◆ EXERCISE:
Convert the lines of the listing, from the line containing "Given this photograph, what" through the end of the listing, into a numbered list, and leave out the blank lines.

----- LISTED ENTRIES

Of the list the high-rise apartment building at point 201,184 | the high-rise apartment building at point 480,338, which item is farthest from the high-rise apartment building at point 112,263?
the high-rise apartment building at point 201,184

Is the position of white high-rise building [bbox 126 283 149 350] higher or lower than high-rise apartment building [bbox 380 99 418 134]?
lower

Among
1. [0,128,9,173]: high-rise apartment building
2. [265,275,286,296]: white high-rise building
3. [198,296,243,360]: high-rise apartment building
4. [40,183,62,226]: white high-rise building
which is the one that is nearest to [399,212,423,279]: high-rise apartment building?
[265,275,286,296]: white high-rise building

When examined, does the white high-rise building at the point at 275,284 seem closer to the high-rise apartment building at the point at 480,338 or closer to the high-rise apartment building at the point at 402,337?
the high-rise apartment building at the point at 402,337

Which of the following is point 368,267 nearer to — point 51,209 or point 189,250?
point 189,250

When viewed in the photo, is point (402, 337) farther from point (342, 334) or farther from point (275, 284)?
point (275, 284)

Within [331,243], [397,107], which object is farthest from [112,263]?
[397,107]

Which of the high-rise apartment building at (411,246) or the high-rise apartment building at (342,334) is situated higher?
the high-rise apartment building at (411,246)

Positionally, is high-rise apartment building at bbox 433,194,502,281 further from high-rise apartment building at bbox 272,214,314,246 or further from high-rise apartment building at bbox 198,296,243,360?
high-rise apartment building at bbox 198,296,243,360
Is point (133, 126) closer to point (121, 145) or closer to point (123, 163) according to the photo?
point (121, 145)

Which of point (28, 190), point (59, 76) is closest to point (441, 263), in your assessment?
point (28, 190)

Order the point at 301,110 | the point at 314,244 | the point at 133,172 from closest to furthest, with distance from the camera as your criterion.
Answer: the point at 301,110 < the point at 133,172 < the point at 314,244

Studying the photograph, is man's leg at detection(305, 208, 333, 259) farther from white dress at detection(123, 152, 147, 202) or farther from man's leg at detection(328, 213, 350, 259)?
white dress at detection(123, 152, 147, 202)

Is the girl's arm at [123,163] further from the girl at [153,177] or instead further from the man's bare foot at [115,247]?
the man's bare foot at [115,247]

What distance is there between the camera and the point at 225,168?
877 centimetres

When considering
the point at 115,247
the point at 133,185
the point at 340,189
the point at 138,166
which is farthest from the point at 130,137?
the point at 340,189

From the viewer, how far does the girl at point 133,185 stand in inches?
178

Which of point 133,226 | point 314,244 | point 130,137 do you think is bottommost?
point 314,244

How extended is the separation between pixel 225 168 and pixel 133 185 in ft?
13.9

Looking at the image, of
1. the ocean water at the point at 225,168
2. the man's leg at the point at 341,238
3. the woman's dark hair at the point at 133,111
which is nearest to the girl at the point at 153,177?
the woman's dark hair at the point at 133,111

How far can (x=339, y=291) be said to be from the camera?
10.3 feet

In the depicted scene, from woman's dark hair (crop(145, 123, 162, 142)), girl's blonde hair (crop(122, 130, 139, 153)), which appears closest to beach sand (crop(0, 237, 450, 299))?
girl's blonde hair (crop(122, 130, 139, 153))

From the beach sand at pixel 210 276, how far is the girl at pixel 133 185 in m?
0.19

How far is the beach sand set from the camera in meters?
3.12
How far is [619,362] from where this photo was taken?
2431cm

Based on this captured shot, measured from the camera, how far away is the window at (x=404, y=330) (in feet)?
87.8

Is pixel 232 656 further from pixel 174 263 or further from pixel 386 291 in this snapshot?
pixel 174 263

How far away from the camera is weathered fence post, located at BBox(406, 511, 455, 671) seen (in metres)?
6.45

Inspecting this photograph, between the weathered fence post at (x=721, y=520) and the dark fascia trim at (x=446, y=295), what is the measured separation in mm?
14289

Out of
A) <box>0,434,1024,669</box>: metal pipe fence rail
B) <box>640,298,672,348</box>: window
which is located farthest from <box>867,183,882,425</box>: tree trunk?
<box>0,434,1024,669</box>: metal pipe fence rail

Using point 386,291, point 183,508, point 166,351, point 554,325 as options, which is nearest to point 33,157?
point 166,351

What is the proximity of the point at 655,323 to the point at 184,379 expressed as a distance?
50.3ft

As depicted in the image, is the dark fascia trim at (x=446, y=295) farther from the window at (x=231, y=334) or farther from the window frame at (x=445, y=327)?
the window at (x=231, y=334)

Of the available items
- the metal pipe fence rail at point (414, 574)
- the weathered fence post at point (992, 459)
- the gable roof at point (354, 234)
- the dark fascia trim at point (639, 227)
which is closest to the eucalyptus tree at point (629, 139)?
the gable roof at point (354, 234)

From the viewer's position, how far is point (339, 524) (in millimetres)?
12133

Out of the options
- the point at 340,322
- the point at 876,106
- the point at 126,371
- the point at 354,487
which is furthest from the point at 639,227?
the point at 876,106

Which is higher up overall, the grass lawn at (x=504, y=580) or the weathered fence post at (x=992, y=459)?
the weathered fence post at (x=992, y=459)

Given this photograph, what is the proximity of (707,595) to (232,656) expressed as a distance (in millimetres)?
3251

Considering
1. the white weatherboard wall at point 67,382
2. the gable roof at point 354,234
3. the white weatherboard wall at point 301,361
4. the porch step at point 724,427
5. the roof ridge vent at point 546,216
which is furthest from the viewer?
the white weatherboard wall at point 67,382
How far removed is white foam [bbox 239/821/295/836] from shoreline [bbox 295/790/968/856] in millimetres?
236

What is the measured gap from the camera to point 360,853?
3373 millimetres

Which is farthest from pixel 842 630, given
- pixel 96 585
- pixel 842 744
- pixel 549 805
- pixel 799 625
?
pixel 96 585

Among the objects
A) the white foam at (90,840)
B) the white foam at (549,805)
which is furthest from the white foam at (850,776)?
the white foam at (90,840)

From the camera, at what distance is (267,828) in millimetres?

----------

◆ REPLY:
1. Given this photograph, what is the proximity of (707,595) to (232,656) expressed as a distance (in millimetres)?
2. 3251
3. Considering
4. 1. the white weatherboard wall at point 67,382
5. 2. the gable roof at point 354,234
6. 3. the white weatherboard wall at point 301,361
7. 4. the porch step at point 724,427
8. 5. the roof ridge vent at point 546,216
9. which is furthest from the viewer?
10. the white weatherboard wall at point 67,382
11. How far removed is white foam [bbox 239/821/295/836] from shoreline [bbox 295/790/968/856] in millimetres?
12. 236
13. What is the measured gap from the camera to point 360,853?
14. 3373 millimetres
15. Which is farthest from pixel 842 630, given
16. - pixel 96 585
17. - pixel 842 744
18. - pixel 549 805
19. - pixel 799 625
20. ?
21. pixel 96 585
22. Among the objects
23. A) the white foam at (90,840)
24. B) the white foam at (549,805)
25. which is furthest from the white foam at (850,776)?
26. the white foam at (90,840)
27. From the camera, at what distance is (267,828) in millimetres?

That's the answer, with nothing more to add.